I would like to know what is the best practice in training multiple models on multiple CPU Cores.
Basically, my task is hyperparameter and initial value search for my (very very) small models.

Does anybody have advise?

Br,
Magnus

richard · December 14, 2017, 8:16pm

You might want to look at torch.multiprocessing

magnus_w · December 20, 2017, 10:55pm

Hey Richard,

thx very much. Had a look at it. However, I couldn’t figure it there is a convenient way so that I do not have to build a new model/graph whenever I want to train another hyperparameter setting in parallel.

Regards,
Magnus

magnus_w · January 1, 2018, 11:03am

CPU parallelization: http://pytorch.org/tutorials/intermediate/dist_tuto.html

jpeg729 · January 1, 2018, 12:40pm

I saw that one too, but it didn’t seem to fit my use case either. My approach would be something like this…

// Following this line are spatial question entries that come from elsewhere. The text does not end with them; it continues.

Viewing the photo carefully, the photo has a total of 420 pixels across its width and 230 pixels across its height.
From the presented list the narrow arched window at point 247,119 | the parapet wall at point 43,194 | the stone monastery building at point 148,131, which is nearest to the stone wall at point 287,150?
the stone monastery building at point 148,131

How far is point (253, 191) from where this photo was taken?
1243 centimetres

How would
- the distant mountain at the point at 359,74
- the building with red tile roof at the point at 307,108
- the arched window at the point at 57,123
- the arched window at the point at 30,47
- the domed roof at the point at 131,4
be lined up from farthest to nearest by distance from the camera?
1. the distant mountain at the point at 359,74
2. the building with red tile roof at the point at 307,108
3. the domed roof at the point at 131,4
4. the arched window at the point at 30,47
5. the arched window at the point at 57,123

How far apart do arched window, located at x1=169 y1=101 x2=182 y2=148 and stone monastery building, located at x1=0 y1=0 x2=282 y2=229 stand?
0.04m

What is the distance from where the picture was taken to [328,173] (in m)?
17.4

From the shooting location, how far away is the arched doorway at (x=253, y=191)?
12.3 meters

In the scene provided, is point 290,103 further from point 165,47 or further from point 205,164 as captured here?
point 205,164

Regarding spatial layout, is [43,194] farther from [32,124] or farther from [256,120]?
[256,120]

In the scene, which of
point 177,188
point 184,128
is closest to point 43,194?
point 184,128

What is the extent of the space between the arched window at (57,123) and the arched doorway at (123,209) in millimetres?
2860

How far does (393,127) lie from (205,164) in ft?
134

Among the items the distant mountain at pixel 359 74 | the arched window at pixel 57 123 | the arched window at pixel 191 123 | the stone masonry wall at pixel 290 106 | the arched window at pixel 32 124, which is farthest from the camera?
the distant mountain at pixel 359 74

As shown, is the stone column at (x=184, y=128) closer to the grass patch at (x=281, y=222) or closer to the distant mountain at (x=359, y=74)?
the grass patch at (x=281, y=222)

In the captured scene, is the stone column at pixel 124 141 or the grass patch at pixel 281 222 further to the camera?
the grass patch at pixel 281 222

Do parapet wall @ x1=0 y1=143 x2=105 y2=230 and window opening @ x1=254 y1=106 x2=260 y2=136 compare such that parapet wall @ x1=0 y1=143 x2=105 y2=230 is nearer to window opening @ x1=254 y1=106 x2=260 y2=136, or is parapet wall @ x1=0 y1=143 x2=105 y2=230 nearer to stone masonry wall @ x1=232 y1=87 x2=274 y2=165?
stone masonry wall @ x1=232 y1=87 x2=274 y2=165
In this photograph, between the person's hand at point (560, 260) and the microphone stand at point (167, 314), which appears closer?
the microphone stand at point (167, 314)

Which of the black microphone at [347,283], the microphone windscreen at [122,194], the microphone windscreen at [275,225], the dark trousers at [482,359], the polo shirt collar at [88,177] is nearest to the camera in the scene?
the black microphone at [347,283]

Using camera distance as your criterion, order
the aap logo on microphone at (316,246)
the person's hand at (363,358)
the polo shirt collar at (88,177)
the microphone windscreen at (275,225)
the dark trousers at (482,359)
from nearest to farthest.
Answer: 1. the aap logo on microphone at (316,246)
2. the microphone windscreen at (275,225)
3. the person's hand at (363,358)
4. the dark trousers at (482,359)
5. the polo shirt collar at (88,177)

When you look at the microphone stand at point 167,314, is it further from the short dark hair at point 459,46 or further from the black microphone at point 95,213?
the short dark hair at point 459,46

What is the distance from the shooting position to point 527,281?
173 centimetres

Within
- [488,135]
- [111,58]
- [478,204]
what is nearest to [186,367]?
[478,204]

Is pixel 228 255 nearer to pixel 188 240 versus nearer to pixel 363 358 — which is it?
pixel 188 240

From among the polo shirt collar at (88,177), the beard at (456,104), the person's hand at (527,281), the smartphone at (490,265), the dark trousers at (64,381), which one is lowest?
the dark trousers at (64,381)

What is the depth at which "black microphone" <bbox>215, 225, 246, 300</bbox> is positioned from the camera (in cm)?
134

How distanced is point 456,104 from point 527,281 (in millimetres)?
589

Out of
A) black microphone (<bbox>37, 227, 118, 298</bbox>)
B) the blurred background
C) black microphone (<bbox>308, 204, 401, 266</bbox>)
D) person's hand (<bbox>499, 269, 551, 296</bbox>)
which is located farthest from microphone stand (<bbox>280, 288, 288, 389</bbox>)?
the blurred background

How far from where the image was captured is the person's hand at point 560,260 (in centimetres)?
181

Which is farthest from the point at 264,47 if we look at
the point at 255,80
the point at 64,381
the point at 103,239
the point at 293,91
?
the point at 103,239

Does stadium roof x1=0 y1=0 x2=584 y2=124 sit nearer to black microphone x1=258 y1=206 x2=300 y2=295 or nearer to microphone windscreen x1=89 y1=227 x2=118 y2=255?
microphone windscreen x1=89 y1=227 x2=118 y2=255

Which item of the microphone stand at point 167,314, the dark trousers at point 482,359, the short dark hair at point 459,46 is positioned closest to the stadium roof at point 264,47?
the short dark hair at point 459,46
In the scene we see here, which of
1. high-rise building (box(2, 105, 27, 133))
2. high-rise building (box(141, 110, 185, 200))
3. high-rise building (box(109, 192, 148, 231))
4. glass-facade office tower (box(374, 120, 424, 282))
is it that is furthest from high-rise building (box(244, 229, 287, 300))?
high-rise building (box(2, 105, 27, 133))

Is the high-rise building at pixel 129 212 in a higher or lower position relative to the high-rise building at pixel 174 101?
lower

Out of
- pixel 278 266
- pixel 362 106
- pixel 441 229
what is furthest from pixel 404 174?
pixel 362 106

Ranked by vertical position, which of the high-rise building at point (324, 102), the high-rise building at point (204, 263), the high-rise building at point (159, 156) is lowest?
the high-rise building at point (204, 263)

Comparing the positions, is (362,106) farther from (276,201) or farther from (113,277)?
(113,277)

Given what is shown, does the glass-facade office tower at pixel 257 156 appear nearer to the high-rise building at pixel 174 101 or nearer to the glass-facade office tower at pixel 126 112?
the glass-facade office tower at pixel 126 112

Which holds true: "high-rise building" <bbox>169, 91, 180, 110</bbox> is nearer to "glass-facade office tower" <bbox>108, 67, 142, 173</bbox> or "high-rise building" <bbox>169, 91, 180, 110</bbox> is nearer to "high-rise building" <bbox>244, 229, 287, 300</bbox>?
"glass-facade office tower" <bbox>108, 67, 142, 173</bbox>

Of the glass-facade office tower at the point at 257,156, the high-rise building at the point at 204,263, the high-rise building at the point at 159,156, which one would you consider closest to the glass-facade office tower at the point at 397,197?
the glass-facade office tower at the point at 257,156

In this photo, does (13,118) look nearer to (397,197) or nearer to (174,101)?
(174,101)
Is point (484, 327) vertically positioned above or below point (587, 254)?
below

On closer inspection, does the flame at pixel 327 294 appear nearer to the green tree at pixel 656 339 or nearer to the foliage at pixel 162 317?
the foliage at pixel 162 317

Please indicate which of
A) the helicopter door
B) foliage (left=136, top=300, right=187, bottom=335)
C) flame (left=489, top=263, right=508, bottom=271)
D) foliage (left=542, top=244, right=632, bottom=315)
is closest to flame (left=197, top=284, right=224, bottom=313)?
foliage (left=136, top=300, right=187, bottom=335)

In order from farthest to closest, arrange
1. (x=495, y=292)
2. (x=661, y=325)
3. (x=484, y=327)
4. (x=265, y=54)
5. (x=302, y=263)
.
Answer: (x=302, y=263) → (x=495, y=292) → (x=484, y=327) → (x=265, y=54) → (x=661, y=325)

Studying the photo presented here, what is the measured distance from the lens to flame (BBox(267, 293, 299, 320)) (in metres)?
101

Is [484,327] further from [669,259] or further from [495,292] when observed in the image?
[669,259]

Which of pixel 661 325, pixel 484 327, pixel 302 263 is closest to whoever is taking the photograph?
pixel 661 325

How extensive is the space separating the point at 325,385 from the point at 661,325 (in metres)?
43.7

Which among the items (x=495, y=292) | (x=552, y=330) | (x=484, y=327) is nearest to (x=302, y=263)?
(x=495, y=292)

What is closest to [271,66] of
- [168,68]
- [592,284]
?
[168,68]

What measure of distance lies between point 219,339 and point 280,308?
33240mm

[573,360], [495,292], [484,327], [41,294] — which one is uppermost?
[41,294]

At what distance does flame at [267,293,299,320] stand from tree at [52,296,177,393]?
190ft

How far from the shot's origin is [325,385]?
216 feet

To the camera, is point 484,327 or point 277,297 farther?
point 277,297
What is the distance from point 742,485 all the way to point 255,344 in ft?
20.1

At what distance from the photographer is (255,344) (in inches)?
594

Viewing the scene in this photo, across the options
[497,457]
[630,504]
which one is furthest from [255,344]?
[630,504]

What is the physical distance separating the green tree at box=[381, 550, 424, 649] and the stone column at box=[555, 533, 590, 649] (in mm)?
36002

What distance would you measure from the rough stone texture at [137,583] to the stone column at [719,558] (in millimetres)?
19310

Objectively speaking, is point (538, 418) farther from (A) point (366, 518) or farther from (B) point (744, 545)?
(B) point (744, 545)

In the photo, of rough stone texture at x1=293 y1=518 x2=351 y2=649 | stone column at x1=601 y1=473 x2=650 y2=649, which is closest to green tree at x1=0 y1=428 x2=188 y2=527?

from joblib import Parallel, delayed
results = Parallel(n_jobs=-1)([delayed(train_function)(args) for _ in range(80)]

Where train_function trains a model for a fixed number of epochs or until some stopping criterion and returns a list of validation losses per epoch (for example). When the parallel jobs are all done results is simply a list containing the return values from each run of train_function.

I haven’t tested this approach so I can’t say whether torch Tensors and Variables can be passed to train_function successfully, nor whether they can share memory properly. That said, sklearn uses joblib so I am pretty sure that numpy arrays can be passed to the train_function efficiently.